* Start Passage provided *

Note: This post is my response to the famed tomato argument that Terry Mark wrote about in a blog post the other day.
Let’s stop offending the tomato.
By nature, the tomato is perfect. I love tomatoes. They are naturally sweet. I like to eat them as a snack. Sometimes I’ll eat a big beefsteak tomato almost like an apple, perhaps with a bit of salt. The juice drips down my chin and I don’t care. I love to eat cherry tomatoes fresh from my garden. The first few I pick go directly into my mouth.
I hate ketchup. I have never liked ketchup. I think adding sugar or corn syrup or any sweetener to tomatoes is just plain rude to the tomato. It’s like saying, “Hey, tomato! I don’t think you are sweet enough.” And I just don’t like the way it tastes.
I believe people overuse it as a way to cover up the taste of boring or distasteful food.
If it bothers you excessively that I dislike ketchup vehemently, be startled to find out I abhor tomato soup, sloppy joes, barbecue sauce and French dressing. Tomato soup thickened with milk will literally make me gag.

* End Passage provided *

**Short problem 1:** According to the tomato post, why is adding sugar or another sweetener to tomatoes rude to the tomato? Answer in one to three sentences.
**Short problem 2:** List every tomato-based food that the writer of the tomato post says they hate or abhor.
**Short problem 3:** Reproduce the part of the tomato post that starts at the words "By nature, the" and ends after "way it tastes.".

* Start Raw data *

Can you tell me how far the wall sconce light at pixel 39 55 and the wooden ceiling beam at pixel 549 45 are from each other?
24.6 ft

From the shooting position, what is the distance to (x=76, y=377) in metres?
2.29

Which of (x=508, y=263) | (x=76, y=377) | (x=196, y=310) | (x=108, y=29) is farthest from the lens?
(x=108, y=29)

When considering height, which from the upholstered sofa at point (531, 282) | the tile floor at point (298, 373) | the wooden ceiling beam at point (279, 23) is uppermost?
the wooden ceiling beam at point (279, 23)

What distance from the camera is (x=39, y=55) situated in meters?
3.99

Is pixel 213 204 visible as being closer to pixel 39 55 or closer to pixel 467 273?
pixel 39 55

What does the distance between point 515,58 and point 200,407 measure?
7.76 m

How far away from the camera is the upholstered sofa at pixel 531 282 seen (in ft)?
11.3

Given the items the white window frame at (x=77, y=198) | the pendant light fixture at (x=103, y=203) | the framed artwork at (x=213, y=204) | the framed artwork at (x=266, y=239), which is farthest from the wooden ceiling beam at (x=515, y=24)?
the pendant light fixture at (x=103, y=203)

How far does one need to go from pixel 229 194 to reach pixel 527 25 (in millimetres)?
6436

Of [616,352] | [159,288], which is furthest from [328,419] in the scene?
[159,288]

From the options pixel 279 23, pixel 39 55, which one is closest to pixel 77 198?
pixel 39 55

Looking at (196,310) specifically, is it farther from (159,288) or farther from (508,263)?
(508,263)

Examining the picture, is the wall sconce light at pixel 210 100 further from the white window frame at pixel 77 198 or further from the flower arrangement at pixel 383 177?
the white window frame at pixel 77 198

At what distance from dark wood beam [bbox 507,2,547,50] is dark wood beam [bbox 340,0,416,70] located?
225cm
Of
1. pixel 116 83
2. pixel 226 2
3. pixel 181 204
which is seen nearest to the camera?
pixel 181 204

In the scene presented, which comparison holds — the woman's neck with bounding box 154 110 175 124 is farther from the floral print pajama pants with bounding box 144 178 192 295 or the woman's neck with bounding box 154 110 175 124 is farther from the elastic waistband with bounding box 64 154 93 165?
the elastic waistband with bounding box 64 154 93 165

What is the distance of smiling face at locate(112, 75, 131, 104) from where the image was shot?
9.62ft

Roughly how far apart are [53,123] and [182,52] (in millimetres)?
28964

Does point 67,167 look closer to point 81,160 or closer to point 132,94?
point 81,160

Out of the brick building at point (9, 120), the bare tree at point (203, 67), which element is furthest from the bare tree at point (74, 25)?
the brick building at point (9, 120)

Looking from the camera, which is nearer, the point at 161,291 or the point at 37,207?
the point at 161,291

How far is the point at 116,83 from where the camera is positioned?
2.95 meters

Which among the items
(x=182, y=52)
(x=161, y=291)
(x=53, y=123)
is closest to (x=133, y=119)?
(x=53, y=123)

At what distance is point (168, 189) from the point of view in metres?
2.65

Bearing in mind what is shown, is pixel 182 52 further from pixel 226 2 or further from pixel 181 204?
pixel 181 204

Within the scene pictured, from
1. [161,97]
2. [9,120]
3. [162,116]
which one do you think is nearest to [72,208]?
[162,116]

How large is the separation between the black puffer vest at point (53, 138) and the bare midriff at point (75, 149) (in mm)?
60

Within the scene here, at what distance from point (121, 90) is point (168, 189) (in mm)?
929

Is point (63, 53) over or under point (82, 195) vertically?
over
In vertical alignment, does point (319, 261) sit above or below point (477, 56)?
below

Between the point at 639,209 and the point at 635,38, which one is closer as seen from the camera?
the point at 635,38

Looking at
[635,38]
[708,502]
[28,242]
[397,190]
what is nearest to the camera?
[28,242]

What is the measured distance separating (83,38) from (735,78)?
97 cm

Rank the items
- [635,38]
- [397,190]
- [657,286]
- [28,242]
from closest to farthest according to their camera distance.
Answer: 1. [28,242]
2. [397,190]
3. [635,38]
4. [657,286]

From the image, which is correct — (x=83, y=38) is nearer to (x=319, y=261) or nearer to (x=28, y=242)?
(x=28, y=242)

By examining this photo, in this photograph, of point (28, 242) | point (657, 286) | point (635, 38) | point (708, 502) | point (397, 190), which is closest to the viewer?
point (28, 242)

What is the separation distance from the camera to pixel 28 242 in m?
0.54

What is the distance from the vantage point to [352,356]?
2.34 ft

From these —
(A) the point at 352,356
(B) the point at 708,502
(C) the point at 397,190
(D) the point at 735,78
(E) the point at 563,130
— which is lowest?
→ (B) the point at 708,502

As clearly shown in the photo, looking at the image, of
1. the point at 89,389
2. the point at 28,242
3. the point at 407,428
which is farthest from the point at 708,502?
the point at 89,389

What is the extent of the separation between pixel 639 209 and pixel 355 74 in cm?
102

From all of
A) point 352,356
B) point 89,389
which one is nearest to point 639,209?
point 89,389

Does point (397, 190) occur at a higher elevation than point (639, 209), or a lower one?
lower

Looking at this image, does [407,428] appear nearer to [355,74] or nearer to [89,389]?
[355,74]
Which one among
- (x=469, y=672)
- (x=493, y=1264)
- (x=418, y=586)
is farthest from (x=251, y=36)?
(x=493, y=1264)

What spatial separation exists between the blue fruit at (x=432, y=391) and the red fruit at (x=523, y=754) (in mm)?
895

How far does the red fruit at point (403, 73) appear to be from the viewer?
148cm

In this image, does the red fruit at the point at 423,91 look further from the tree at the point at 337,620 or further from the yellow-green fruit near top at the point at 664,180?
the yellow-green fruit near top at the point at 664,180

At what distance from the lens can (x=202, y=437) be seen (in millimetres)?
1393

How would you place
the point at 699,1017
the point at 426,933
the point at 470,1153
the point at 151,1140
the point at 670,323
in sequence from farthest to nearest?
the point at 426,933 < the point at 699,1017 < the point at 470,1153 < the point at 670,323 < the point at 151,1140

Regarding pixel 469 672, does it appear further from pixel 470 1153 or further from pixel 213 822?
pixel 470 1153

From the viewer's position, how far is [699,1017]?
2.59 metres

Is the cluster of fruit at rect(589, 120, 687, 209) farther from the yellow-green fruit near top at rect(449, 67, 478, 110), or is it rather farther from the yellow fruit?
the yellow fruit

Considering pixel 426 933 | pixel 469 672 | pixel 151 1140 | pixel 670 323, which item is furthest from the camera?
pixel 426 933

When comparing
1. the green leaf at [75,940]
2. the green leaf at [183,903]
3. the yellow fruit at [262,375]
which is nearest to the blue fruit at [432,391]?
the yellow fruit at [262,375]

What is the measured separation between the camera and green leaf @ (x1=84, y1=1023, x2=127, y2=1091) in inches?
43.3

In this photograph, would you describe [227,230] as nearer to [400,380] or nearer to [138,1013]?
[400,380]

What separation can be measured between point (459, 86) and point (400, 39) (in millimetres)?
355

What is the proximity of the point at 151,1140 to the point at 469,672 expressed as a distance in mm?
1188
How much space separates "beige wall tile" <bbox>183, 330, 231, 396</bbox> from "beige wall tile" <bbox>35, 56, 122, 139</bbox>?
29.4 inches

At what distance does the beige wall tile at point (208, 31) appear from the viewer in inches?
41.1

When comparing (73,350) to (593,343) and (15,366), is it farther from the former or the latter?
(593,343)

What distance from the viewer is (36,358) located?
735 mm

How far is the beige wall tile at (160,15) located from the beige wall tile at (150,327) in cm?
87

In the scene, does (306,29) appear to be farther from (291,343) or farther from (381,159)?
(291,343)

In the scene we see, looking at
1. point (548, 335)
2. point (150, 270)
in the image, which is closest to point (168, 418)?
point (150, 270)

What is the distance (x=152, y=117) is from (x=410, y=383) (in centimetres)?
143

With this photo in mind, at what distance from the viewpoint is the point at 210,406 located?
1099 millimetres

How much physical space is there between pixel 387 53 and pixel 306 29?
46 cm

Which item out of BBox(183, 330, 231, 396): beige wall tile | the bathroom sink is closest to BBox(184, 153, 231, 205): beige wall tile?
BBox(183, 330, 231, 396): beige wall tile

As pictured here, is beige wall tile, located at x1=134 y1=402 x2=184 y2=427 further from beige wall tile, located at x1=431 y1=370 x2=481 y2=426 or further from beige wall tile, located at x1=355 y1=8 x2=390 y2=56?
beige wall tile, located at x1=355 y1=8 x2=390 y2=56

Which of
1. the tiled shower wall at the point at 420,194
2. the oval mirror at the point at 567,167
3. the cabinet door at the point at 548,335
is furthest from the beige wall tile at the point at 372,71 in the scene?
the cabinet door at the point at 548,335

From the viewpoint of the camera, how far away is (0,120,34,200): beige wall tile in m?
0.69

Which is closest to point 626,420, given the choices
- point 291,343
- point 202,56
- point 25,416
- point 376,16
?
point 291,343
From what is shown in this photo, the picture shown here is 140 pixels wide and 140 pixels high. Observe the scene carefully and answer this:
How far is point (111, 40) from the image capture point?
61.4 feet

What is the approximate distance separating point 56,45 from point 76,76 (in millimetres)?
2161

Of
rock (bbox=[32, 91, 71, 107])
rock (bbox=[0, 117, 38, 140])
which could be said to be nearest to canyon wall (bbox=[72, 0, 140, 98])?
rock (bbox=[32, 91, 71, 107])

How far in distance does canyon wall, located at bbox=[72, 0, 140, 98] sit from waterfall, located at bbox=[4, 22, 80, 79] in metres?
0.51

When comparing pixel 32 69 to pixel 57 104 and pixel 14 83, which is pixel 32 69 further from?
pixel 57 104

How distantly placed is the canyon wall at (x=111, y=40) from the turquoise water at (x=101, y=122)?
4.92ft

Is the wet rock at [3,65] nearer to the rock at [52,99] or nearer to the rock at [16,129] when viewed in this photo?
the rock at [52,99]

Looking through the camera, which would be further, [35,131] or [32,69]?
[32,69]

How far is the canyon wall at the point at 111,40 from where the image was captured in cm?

* End Raw data *

**Correct answer 1:** Tomatoes are naturally sweet, so adding sugar, corn syrup or another sweetener amounts to telling the tomato it isn't sweet enough.

**Correct answer 2:**
- Ketchup
- Tomato soup
- Sloppy joes
- Barbecue sauce
- French dressing

**Correct answer 3:**
By nature, the tomato is perfect. I love tomatoes. They are naturally sweet. I like to eat them as a snack. Sometimes I’ll eat a big beefsteak tomato almost like an apple, perhaps with a bit of salt. The juice drips down my chin and I don’t care. I love to eat cherry tomatoes fresh from my garden. The first few I pick go directly into my mouth.
I hate ketchup. I have never liked ketchup. I think adding sugar or corn syrup or any sweetener to tomatoes is just plain rude to the tomato. It’s like saying, “Hey, tomato! I don’t think you are sweet enough.” And I just don’t like the way it tastes.